If you're interested, we do encourage you to RSVP -- that way we can more accurately provide for munchies. Please call Loretta Daniel, Senior Planner for the Town, at 720-733-2232.

The results of these two days of planning just might determine what happens in Castle Rock over the next 20 years. Make a difference.

Wednesday, October 1, 2003

October 1, 2003 - incomparable staff

I have now had the great good luck of opening several new libraries in Douglas County. Most recent has been our headquarters library, the Philip S. Miller Library in Castle Rock.

Much of our public activity acknowledges the countless contributions of the general public -- our many donors, our artists, our colleagues in other branches of government.

This column, however, is about the folks who too often don't get acknowledged.

Let's begin at the beginning. The Trustees of the Douglas County Libraries are community volunteers. It is they who set the policies to make sure we had enough money on hand to take advantage of a once-in-a-lifetime opportunity to move back downtown. It is they who adopted the mission of the library, which directs us to "build community and improve lives in Douglas County."

Then there were our architects. We always aggressively bid out our architectural contracts. And Humphries Poli keeps winning them. Why? Because they have the ability, time after time, to "get" what we need, to imagine new buildings, and re-imagine old ones.

Our contractors, Cambria Construction, also worked hard for us -- bringing in the project on time and under budget.

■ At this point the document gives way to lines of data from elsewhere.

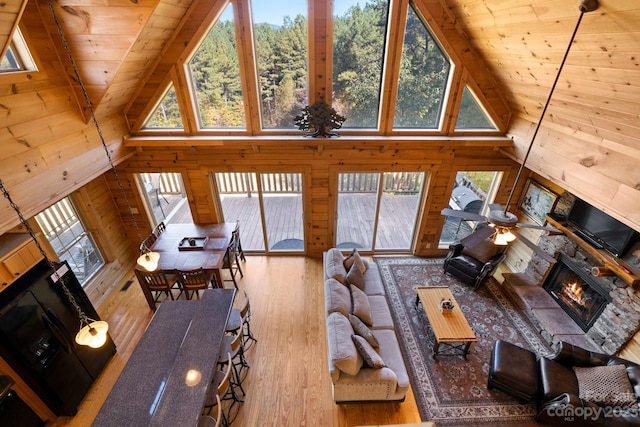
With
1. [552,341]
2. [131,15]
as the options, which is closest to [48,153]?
[131,15]

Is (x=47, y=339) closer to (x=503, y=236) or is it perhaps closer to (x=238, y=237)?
(x=238, y=237)

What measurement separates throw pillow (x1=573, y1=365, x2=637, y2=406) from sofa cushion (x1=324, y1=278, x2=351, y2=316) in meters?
2.67

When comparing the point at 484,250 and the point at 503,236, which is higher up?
the point at 503,236

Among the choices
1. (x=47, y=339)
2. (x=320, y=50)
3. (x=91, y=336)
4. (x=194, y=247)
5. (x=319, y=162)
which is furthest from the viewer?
(x=319, y=162)

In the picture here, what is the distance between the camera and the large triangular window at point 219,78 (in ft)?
13.5

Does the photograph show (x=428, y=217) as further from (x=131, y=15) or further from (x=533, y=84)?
(x=131, y=15)

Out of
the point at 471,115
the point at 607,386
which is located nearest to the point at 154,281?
the point at 471,115

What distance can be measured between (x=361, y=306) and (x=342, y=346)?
0.78 metres

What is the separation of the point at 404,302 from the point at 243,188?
4411 mm

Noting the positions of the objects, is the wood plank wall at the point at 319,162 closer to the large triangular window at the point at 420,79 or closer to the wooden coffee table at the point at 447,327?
the large triangular window at the point at 420,79

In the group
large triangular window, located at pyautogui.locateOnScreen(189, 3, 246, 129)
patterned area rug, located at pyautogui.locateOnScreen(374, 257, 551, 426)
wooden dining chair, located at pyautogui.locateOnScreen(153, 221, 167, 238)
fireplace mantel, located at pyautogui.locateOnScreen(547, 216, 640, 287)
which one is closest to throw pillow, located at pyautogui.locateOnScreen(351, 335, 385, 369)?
patterned area rug, located at pyautogui.locateOnScreen(374, 257, 551, 426)

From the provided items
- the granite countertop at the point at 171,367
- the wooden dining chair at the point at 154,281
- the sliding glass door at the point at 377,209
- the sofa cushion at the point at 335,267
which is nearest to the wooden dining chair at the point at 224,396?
the granite countertop at the point at 171,367

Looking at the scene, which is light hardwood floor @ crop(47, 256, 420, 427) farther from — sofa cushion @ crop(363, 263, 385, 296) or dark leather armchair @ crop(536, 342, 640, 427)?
dark leather armchair @ crop(536, 342, 640, 427)

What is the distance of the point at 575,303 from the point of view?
4.30 meters
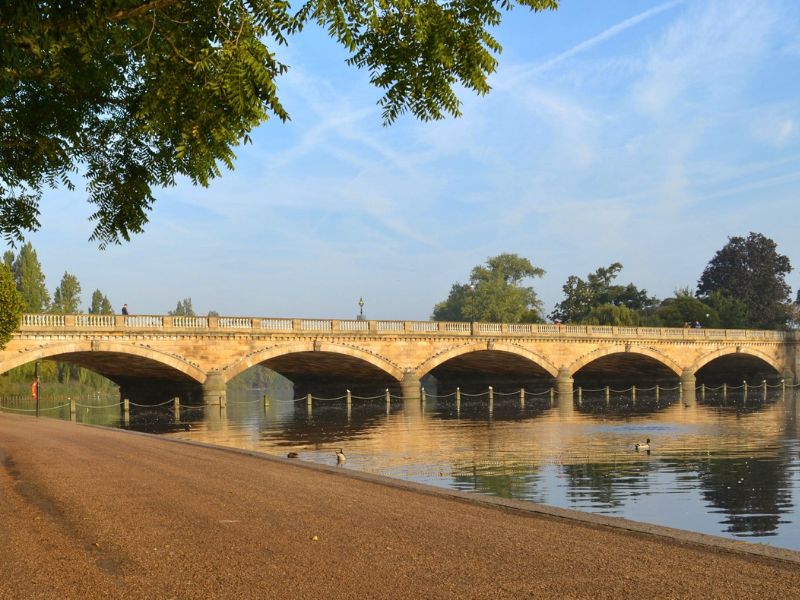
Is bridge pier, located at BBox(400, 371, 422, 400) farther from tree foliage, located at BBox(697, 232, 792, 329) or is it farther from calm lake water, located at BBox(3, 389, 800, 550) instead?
tree foliage, located at BBox(697, 232, 792, 329)

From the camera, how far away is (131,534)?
852 centimetres

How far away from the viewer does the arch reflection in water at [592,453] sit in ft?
43.5

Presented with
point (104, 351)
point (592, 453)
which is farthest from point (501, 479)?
point (104, 351)

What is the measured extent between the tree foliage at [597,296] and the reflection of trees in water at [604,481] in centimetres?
8626

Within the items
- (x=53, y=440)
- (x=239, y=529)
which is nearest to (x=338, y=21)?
(x=239, y=529)

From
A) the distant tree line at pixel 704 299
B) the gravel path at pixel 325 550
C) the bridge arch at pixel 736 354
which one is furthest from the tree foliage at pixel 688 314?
the gravel path at pixel 325 550

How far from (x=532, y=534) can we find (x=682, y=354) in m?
64.7

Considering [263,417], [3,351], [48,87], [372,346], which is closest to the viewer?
[48,87]

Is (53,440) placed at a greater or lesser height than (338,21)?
lesser

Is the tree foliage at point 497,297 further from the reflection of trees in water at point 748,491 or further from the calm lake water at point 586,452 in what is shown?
the reflection of trees in water at point 748,491

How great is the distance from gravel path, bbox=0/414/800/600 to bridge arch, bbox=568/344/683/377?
52.3m

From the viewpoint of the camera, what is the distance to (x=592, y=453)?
22.1 metres

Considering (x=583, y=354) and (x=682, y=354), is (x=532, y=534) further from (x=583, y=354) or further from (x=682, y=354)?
(x=682, y=354)

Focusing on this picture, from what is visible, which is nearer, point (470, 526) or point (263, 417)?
point (470, 526)
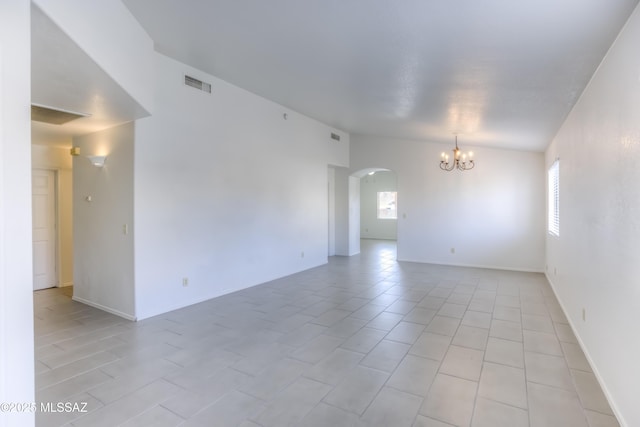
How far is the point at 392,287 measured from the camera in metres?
5.63

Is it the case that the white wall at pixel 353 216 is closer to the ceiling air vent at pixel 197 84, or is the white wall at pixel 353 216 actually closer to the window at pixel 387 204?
the window at pixel 387 204

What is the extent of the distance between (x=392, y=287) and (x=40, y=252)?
5878 millimetres

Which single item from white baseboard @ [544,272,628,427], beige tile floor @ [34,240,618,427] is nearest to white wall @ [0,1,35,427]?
beige tile floor @ [34,240,618,427]

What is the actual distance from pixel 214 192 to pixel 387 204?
9.11 meters

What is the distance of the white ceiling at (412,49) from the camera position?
7.20ft

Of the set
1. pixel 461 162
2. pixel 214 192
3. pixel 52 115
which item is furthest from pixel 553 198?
pixel 52 115

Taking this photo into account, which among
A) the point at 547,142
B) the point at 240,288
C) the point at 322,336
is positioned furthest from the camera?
the point at 547,142

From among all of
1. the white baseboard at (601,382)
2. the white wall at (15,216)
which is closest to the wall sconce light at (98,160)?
the white wall at (15,216)

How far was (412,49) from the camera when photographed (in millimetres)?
2887

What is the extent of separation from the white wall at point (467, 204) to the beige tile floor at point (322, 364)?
2.29 meters

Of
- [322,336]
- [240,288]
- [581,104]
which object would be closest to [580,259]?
[581,104]

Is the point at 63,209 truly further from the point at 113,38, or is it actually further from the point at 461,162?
the point at 461,162

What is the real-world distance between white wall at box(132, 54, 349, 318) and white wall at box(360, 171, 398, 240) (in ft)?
20.9

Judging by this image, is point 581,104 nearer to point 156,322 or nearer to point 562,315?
point 562,315
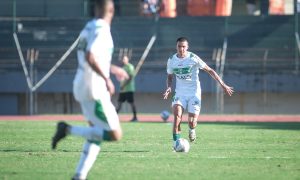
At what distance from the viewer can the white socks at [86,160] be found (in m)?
10.4

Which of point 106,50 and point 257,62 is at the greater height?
point 106,50

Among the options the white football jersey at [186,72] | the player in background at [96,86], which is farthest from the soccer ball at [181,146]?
the player in background at [96,86]

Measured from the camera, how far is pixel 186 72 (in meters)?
17.9

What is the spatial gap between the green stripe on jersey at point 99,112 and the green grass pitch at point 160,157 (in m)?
1.15

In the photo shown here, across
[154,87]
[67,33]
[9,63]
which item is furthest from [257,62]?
[9,63]

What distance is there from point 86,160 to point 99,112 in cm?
63

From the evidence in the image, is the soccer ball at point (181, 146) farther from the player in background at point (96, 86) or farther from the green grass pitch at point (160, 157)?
the player in background at point (96, 86)

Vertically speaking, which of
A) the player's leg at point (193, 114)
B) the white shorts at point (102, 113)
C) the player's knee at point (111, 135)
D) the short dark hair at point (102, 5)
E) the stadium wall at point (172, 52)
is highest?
the short dark hair at point (102, 5)

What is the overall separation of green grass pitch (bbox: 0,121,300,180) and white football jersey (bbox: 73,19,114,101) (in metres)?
1.44

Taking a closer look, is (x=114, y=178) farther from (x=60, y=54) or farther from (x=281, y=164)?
(x=60, y=54)

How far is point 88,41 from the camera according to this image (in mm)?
10680

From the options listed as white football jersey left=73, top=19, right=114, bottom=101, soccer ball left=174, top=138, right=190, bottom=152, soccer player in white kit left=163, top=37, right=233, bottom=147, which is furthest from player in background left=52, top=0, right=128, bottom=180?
soccer player in white kit left=163, top=37, right=233, bottom=147

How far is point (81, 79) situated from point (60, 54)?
25.0 m

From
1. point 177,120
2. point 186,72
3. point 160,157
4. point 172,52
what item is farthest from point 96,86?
point 172,52
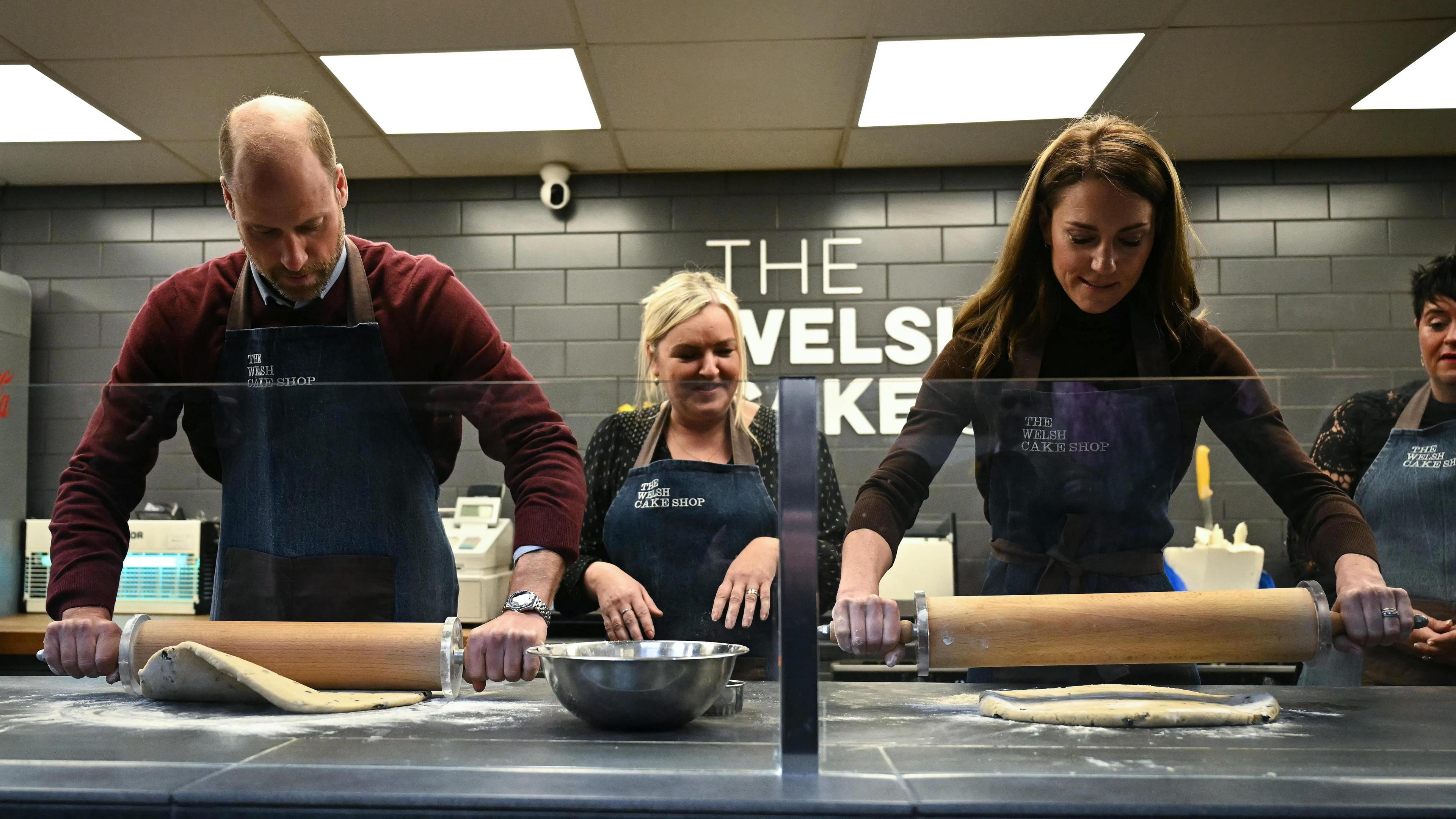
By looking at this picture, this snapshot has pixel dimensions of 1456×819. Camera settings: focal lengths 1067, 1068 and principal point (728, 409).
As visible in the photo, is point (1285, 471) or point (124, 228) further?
point (124, 228)

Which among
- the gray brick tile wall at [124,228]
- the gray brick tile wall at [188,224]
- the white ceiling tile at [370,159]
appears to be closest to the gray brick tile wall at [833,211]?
the white ceiling tile at [370,159]

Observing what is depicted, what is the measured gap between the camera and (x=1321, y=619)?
1138 millimetres

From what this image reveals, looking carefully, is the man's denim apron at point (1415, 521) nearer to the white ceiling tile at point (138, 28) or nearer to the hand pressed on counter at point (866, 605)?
the hand pressed on counter at point (866, 605)

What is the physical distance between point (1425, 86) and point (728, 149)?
219cm

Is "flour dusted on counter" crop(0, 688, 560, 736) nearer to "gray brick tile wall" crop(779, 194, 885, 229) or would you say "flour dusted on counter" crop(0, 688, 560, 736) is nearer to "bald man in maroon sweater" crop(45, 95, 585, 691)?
"bald man in maroon sweater" crop(45, 95, 585, 691)

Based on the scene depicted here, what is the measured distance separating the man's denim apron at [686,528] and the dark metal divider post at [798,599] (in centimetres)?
20

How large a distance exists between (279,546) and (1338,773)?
3.69ft

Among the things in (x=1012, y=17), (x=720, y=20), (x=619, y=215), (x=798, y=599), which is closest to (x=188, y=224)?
(x=619, y=215)

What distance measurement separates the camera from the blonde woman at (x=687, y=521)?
3.70ft

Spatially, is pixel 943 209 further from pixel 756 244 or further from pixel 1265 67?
pixel 1265 67

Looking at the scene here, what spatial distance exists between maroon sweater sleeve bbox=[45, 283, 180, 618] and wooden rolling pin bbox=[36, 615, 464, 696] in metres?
0.15

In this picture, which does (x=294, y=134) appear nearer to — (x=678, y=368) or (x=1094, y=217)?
(x=678, y=368)

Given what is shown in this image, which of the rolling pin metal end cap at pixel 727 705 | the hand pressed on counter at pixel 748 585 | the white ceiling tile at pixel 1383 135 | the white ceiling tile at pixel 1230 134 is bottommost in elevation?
the rolling pin metal end cap at pixel 727 705

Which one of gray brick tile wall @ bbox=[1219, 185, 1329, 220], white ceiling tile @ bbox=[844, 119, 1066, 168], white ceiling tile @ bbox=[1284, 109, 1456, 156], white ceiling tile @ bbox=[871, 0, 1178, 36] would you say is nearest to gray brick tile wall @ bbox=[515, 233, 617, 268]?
white ceiling tile @ bbox=[844, 119, 1066, 168]
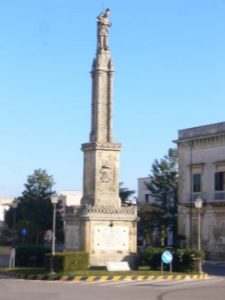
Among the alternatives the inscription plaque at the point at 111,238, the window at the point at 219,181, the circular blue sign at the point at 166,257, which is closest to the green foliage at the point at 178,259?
the inscription plaque at the point at 111,238

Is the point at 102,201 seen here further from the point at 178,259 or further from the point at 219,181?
the point at 219,181

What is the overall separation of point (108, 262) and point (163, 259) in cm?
276

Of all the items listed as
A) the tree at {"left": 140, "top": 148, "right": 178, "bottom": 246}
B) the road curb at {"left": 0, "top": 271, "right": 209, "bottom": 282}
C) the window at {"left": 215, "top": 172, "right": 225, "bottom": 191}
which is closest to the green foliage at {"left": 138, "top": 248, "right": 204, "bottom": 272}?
the road curb at {"left": 0, "top": 271, "right": 209, "bottom": 282}

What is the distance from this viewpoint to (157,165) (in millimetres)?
72688

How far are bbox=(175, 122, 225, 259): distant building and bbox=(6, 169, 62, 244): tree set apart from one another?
60.3 ft

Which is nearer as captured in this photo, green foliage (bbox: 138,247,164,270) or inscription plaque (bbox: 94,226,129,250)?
inscription plaque (bbox: 94,226,129,250)

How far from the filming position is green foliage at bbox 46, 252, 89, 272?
31220 mm

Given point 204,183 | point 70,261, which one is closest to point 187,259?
point 70,261

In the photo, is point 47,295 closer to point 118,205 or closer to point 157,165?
point 118,205

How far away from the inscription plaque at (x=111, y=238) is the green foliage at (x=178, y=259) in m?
1.80

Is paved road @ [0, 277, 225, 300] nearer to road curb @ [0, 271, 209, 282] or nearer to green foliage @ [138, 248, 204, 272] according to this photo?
road curb @ [0, 271, 209, 282]

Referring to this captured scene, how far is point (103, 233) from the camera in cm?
3369

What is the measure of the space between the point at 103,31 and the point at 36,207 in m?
41.6

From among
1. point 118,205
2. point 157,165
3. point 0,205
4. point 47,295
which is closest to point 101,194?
point 118,205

To the public, one library closed down, and just a couple of weeks later, a new one opened. I hope I don't destroy any illusions for anybody, but behind the scenes, there has been a flurry of staff activity, at times indistinguishable from panic. (Graceful panic, to be sure, but ... panic.)

The new library houses not only the circulation, children's, and reference staff of the library; it is also home to our Technical Services department (the folks who order, catalog, and prepare our materials for checkout), the Computer and Network Support Staff (who keep all our systems running), our Training staff, our Facilities department, our Community Relations Department, our Business Office, and a handful of administrative staff (Human Relations, Volunteers, Adult Literacy, my assistant, and me).

Over the past couple of weeks, I've seen a wonderful "jump-in-and-do-it" attitude all over this place. Catalogers have been slapping books on shelves. Trainers have been plugging in computers. People have been stuffing packets and lugging equipment, practicing tours, and setting up tables and chairs. Even the staff at other branches have pitched in, in an unending demonstration of support (and sympathy, as many of them have gone through their own Grand Openings).

From the beginning of our whole design process, to the final snipping of the ribbon, this library is the product of many minds, many hearts, and many hands. Yes, we pay them -- but this staff gives us not just their time, but their deepest and most conscientious commitment.

Here's just one example: on one of our moving days, Lynn Unruh, our Circulation Supervisor, tripped on a wooden ramp and tumbled. She wound up with a dislocated and fractured shoulder that required surgery. Lynn's response? She was sorry; she APOLOGIZED for the trouble.

While Lynn did wind up missing most of the fun, her good planning helped the rest of us get things done efficiently.

I have the extraordinary privilege of working with an absolutely incomparable staff. Library buildings are wonderful places. Books and magazines and DVD's are magnificent resources. But the library is more than all that: it is the people whose passion and intelligence give those things meaning.

Thank you, the staff of the Douglas County Libraries. Well done!